Published - 28th May 2014
If you’re undecided about modern architecture, take a look at the Balancing Barn on Living Architecture’s website, or better still spend a weekend there and you’ll soon come off the fence.
Whilst it’s unlikely to find many converts from the Daily Mail brigade, if you’ve an open mind to modernism, a weekend at the Balancing Barn in Suffolk could make you re-evaluate the way you live and your approach to architecture.
Designed by Dutch architects MVRDV for Living Architecture, a social enterprise with currently 8 properties in its portfolio and formed with the specific intention of revolutionising domestic architecture in the holiday rental market.
Well they’ve certainly succeeded with the Balancing Barn. It’s an uncompromising, brilliantly designed and engineered, shiny metal clad 30-metre linear structure with 15-metres of the building cantilevered and hanging freely in space.

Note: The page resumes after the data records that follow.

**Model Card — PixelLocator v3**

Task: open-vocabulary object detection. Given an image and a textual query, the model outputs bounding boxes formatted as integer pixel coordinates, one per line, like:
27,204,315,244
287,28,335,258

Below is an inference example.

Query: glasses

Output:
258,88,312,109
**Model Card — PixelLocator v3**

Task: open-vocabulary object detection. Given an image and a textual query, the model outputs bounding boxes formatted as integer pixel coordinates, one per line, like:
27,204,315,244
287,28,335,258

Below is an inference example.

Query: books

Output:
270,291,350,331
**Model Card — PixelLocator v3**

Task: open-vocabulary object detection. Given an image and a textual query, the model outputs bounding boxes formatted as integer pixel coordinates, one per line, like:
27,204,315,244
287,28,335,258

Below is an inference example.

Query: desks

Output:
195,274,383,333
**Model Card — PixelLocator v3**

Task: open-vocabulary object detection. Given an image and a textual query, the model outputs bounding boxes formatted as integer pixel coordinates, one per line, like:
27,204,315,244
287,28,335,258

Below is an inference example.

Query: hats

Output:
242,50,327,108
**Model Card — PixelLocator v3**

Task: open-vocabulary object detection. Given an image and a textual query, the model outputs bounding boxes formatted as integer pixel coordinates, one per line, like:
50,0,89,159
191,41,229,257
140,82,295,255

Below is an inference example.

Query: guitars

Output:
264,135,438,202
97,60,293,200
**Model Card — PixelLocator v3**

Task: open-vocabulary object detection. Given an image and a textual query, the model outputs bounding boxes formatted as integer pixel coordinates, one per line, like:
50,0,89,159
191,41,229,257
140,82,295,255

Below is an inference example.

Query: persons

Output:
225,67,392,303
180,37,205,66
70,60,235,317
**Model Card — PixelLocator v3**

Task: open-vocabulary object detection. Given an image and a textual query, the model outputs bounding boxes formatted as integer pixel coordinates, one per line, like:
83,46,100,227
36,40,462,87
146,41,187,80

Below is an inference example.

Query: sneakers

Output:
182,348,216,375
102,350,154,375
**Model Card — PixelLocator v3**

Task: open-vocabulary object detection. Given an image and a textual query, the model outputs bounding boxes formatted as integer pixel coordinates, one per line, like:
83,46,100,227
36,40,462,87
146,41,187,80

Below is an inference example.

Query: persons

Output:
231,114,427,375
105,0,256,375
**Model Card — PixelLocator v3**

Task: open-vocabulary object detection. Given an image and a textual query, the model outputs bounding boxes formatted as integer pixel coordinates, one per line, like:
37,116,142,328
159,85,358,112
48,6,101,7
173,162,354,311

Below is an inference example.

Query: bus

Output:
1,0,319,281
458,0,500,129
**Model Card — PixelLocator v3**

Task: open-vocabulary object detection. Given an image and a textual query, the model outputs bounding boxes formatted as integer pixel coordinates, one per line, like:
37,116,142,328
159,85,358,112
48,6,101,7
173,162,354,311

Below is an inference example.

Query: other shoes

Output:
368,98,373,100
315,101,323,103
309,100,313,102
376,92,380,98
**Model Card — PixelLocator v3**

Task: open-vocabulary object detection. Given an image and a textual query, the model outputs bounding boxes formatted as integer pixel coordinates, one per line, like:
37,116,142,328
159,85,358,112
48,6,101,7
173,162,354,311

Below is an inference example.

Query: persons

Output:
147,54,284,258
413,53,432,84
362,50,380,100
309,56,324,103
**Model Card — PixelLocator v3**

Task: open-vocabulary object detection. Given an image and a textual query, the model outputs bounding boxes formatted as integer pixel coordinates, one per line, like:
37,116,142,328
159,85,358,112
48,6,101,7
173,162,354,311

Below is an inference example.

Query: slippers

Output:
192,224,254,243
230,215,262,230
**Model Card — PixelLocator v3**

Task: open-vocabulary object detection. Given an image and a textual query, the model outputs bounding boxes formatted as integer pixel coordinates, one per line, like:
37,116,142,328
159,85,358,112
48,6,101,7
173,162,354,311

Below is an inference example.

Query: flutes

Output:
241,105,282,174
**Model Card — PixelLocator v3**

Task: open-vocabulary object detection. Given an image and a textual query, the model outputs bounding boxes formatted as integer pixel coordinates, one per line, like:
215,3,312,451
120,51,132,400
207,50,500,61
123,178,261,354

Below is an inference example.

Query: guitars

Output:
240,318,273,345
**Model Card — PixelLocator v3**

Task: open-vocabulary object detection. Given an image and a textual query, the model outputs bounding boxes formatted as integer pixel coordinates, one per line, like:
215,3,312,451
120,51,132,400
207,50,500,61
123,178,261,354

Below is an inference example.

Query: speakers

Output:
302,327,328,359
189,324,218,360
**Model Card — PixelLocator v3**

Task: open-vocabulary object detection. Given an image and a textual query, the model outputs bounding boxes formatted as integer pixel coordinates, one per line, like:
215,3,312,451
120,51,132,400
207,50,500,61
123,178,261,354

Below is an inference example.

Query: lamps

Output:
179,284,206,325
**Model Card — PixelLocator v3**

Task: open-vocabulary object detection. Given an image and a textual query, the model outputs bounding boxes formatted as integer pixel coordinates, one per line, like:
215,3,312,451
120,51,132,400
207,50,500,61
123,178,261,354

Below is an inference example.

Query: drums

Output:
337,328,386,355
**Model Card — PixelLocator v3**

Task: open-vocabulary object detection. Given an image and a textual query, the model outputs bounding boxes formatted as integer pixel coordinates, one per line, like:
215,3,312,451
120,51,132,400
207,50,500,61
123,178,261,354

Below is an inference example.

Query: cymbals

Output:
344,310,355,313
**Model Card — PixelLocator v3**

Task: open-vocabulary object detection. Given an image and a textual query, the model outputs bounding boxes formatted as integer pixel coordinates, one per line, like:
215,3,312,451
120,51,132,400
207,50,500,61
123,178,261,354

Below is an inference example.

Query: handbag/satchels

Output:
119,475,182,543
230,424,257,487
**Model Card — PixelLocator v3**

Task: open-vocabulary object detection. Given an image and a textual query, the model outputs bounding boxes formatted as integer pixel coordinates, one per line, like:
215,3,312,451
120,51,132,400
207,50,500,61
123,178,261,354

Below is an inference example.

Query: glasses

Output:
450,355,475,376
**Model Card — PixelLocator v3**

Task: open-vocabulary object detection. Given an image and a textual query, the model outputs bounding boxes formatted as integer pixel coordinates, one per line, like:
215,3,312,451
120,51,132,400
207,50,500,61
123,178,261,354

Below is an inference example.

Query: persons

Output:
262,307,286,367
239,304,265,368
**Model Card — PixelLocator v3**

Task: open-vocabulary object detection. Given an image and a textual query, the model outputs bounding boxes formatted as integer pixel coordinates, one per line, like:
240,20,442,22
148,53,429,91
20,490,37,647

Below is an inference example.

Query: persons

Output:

It would be easy to dismiss the design intent as egocentric pomposity. Phrases like’ engaging its temporary inhabitants with a new way to experience the countryside’ – ‘the linear structure provides a stage for a changing outdoor experience’- ‘the metal façade reflects the changing seasons’ will inevitably receive the same response from traditionalists as Jeremy Clarkson does from feminists.
But when you experience the building with an open mind, it really does achieve the philosophical and practical aims of the designers. After spending a couple of days at the Barn with friends, some of whom might own up to reading the Mail on occasion, it really did change the way we interacted with our surroundings and each other and definitely induced challenging conversations about design and architecture.
If the Balancing Barn changes the views of just a few die-hard traditionalists it will do more to improve the way we think about and relate to architecture than our town planners have achieved for generations and might even encourage our volume housebuilders to embrace progressive architecture.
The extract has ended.